◆ **GIVEN INFORMATION**
★ ★ ★ ★ ★ ★ ★

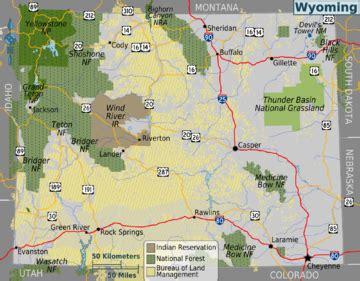 Wyoming - Wikitravel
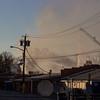 11-18-2014, 4th Alarm Building, Springfield, 2919 Rt  206, Columbus Farmers Marcket  (C) Edan Davis, www sjfirenews com  (6)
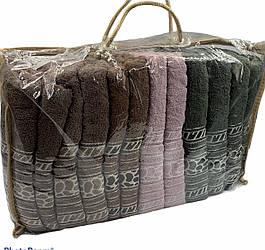 """Полотенце 70х140 махровое """"Камушки"""" - упаковка 12 шт."""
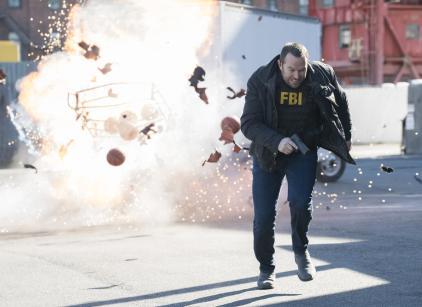 Watch Blindspot Season 2 Episode 11 Online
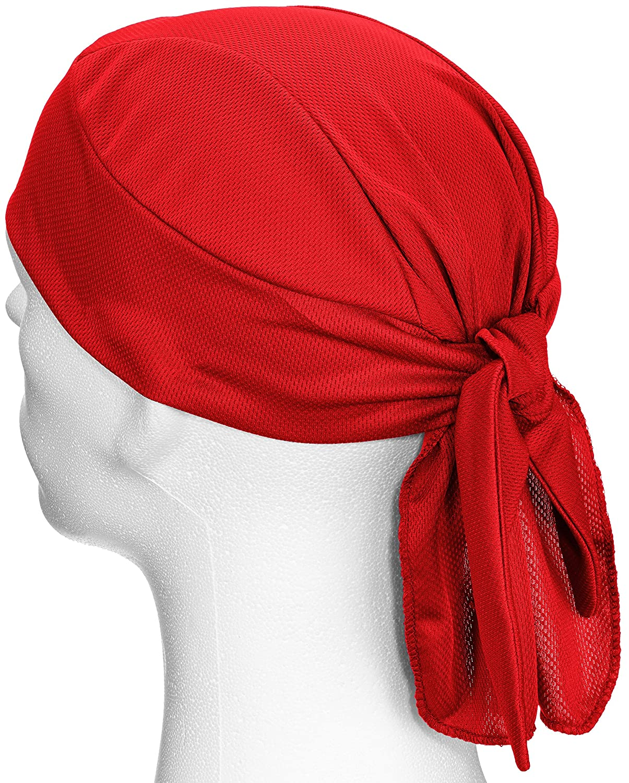 Rogelli Lightweight Bandana-Red One Size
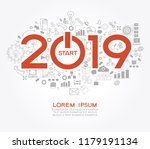 new year concept. two thousand... | Shutterstock .eps vector #1179191134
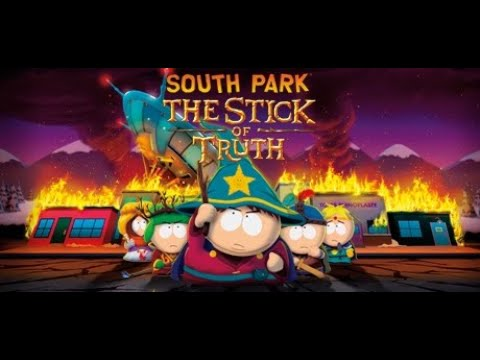 South Park The Stick Of Truth - Unplanned Parenthood/Recruit The Girls Part 1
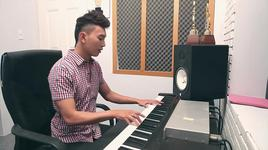 chuyen mua - vang cong khanh hiep (vietnam's got talent) - v.a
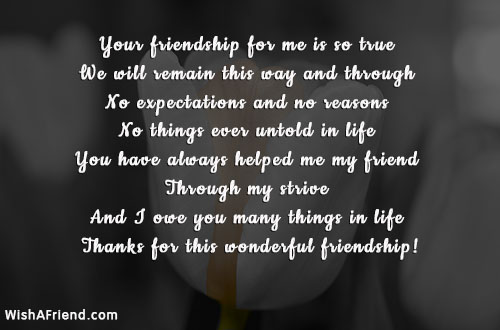 Your friendship for me is so, Best Friend Quote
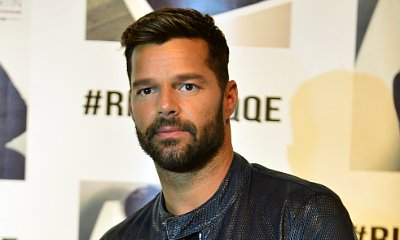 Ricky Martin Tapped as Judge for New Music Competition Show 'La Banda'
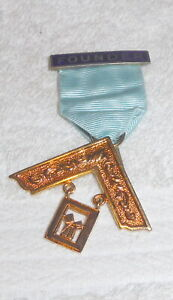 Masonic Founders Jewel, No inscription by Toye, Silver gilt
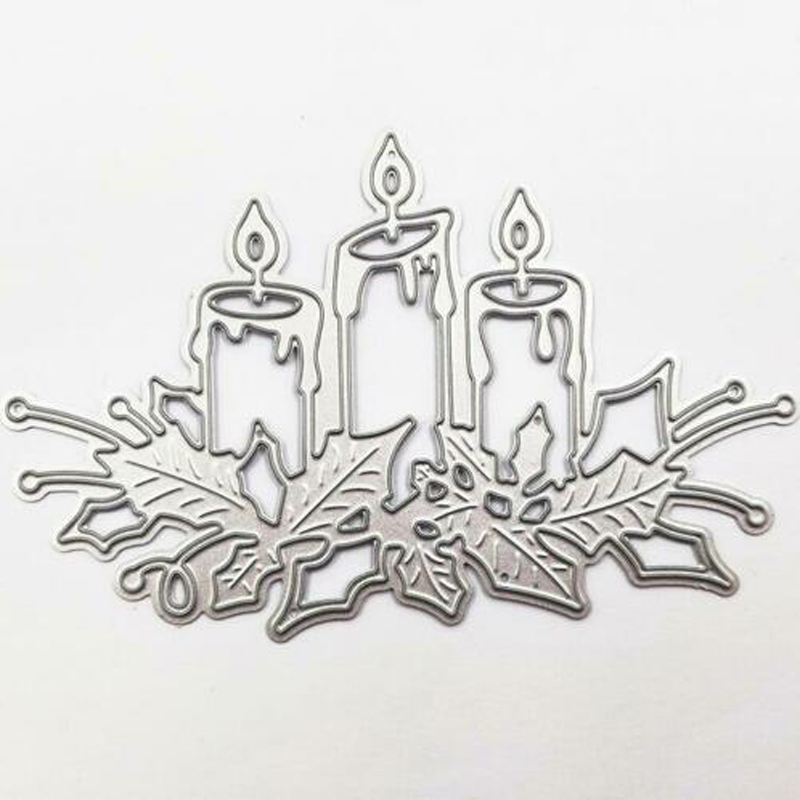 Metal Cutting Dies Christmas Burning Candle Stencils For DIY Embossing Scrapbook Album Paper Card Decoration Craft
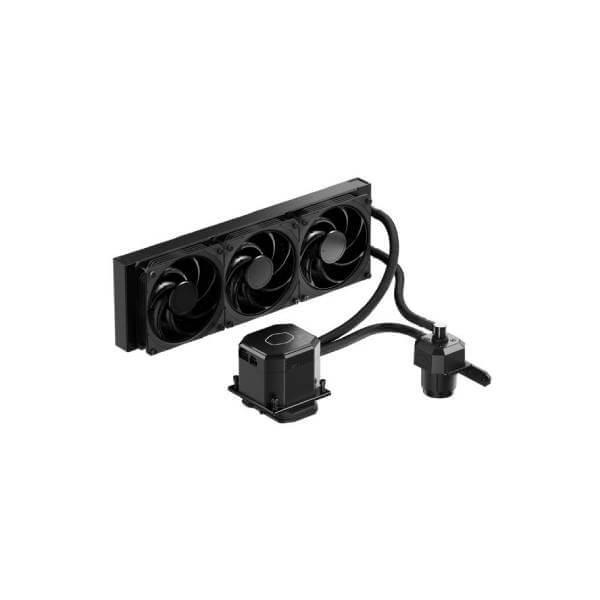 Cooler Master MasterLiquid ML360 Sub-Zero CPU Liquid Cooler
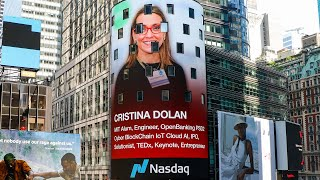 Cristina Dolan, Founder and Organizer at Dream it Code it Win it, CEO & Founder at InsideChains.com - Webinar on how to Help Governments, Health and Travel Organizations Deploy a WIShelter Covid-19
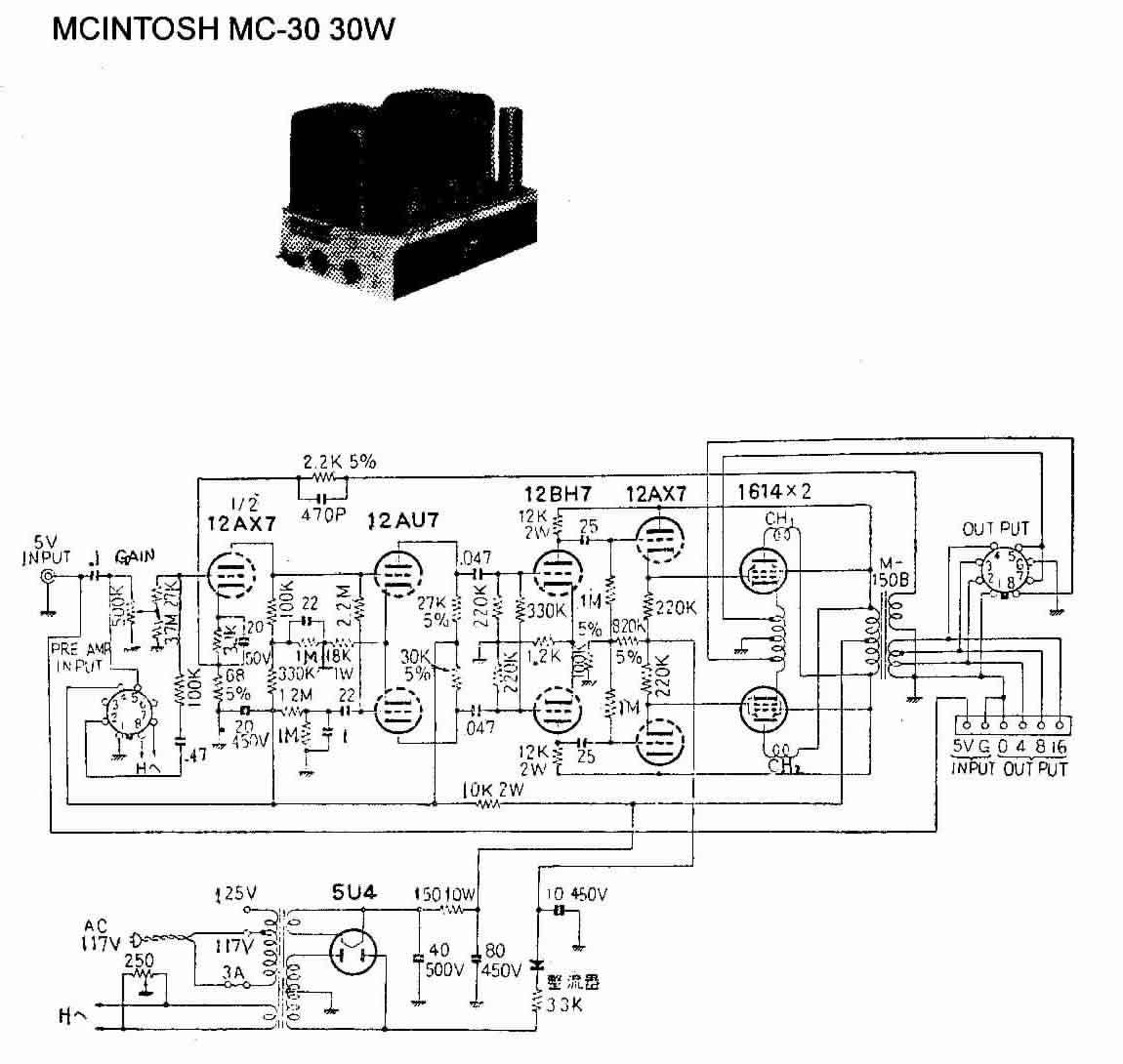 Twin Mc75 Refurb Project Next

★ ★ ★ ★ ★ ★ ★

◆ **TASK**
Exactly as written above, print every line of the data but not its pictures.

◆ **EXPECTED ANSWER**
 Wyoming - Wikitravel
 11-18-2014, 4th Alarm Building, Springfield, 2919 Rt  206, Columbus Farmers Marcket  (C) Edan Davis, www sjfirenews com  (6)
 """Полотенце 70х140 махровое """"Камушки"""" - упаковка 12 шт."""
 Watch Blindspot Season 2 Episode 11 Online
 Rogelli Lightweight Bandana-Red One Size
 new year concept. two thousand... | Shutterstock .eps vector #1179191134
 South Park The Stick Of Truth - Unplanned Parenthood/Recruit The Girls Part 1
 chuyen mua - vang cong khanh hiep (vietnam's got talent) - v.a
 Your friendship for me is so, Best Friend Quote
 Ricky Martin Tapped as Judge for New Music Competition Show 'La Banda'
 Masonic Founders Jewel, No inscription by Toye, Silver gilt
 Metal Cutting Dies Christmas Burning Candle Stencils For DIY Embossing Scrapbook Album Paper Card Decoration Craft
 Cooler Master MasterLiquid ML360 Sub-Zero CPU Liquid Cooler
 Cristina Dolan, Founder and Organizer at Dream it Code it Win it, CEO & Founder at InsideChains.com - Webinar on how to Help Governments, Health and Travel Organizations Deploy a WIShelter Covid-19
 Twin Mc75 Refurb Project Next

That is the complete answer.